Excerpt to read:
··········

During early production, a ring of condensate rapidly formed around each wellbore when the near-wellbore pressures decreased below the dew point pressure of the reservoir gas. The saturation of condensate in this ring was considerably higher than the maximum condensate predicted by the PVT laboratory work due to relative permeability effects. This high condensate saturation in the ring severely reduced the effective permeability to gas, thereby reducing gas productivity.
After pressure throughout the reservoir decreased below the dew point condensate formed throughout the reservoir, thus the gas flowing into the ring became leaner causing the condensate saturation in the ring to decrease. This increased the effective permeability of the gas. This caused the gas productivity to increase as was observed in the field.
There were also changes in gas and condensate compositions in the reservoir which affected viscosities and densities of the fluids. These effects also impacted gas productivity.
This work is another step forward in our understanding of the dynamics of condensate buildup around wellbores in gas condensate fields.
Wells in gas condensate reservoirs often experience rapid decline when the near wellbore pressure goes below the dew point pressure. Several investigators1-6 have reported on well productivity of gas condensate reservoirs. Radial compositional simulation models were often used to investigate the problem of productivity loss1-5. These models clearly showed that the loss in productivity was due to liquid drop out around the wellbore. This so called condensate blocking (increase in condensate saturation around the wellbore) reduces the effective permeability to gas and results in rapid decline in well productivity once the near wellbore pressure drops below the dew point. The effect of condensate blocking is more evident in low permeability reservoirs. Barnum et al.7 have noticed that the recovery factor of gas condensate wells is only affected by condensate blocking if the well's kh is less than 1,000 md-ft. For higher quality reservoirs, productivity loss is not very severe.

··········

Data lines:
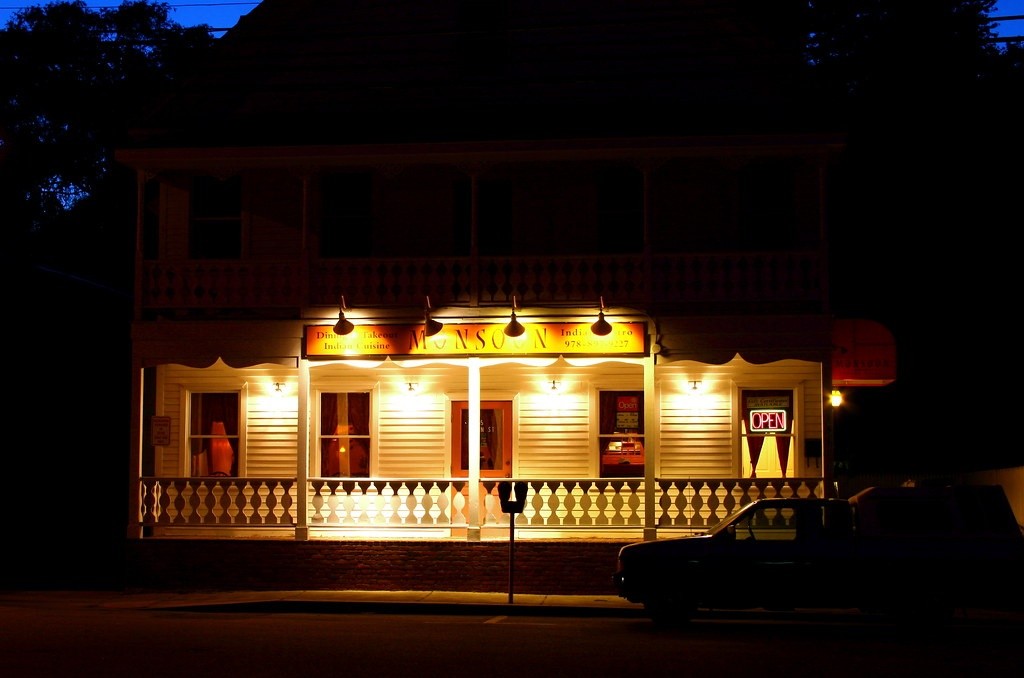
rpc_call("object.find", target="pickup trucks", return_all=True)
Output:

··········

Problems to work on:
(1) Answer these questions using the passage on condensate buildup around gas wells.
(a) What did the high condensate saturation in the ring around each wellbore severely reduce?
(b) After pressure throughout the reservoir fell below the dew point, what happened to the gas flowing into the ring?
(c) According to Barnum et al., below what kh value does condensate blocking affect the recovery factor of gas condensate wells?
(2) Pick up the passage on condensate buildup around gas wells after its final sentence and write the next paragraph.

The answers:
(1)
(a) It severely reduced the effective permeability to gas, which reduced gas productivity.
(b) It became leaner, which caused the condensate saturation in the ring to decrease.
(c) A kh of less than 1,000 md-ft.

(2)
Figs 1, 2, and 3 show the performance of three different wells producing from the same reservoir. They show the rapid decline common to most gas condensate wells when they go below the dew point. However, they all show approximately stable gas production after the period of initial decline and, more importantly, a subsequent increase in gas production rate. The increase in rate is not due to any improved recovery technique since no fluid injection and no changes in operating conditions have ever taken place in this reservoir.
History Match with a Compositional Simulation Model
We constructed a radial, single-well compositional model to investigate the behavior of one of the wells (well A). The model consisted of one layer with 36 grid blocks in the radial direction. We started with a 0.5 ft. grid block near the well, increased the size logarithmically to gird block 10, and then used uniform grids of 100 ft. afterwards. A 9-component equation of state (EOS) formulation was used. An imbibition gas-oil relative permeability data set in presence of irreducible water was used (Fig. 4). History matching was performed in an attempt to explain the uncommon behavior of the well. The model was constrained by gas rate while reservoir properties were changed to match average reservoir pressure and condensate production rate. Fig. 5 shows the match between actual and simulated condensate production rate. Permeability, porosity, and permeability distribution of the model were altered to achieve this match.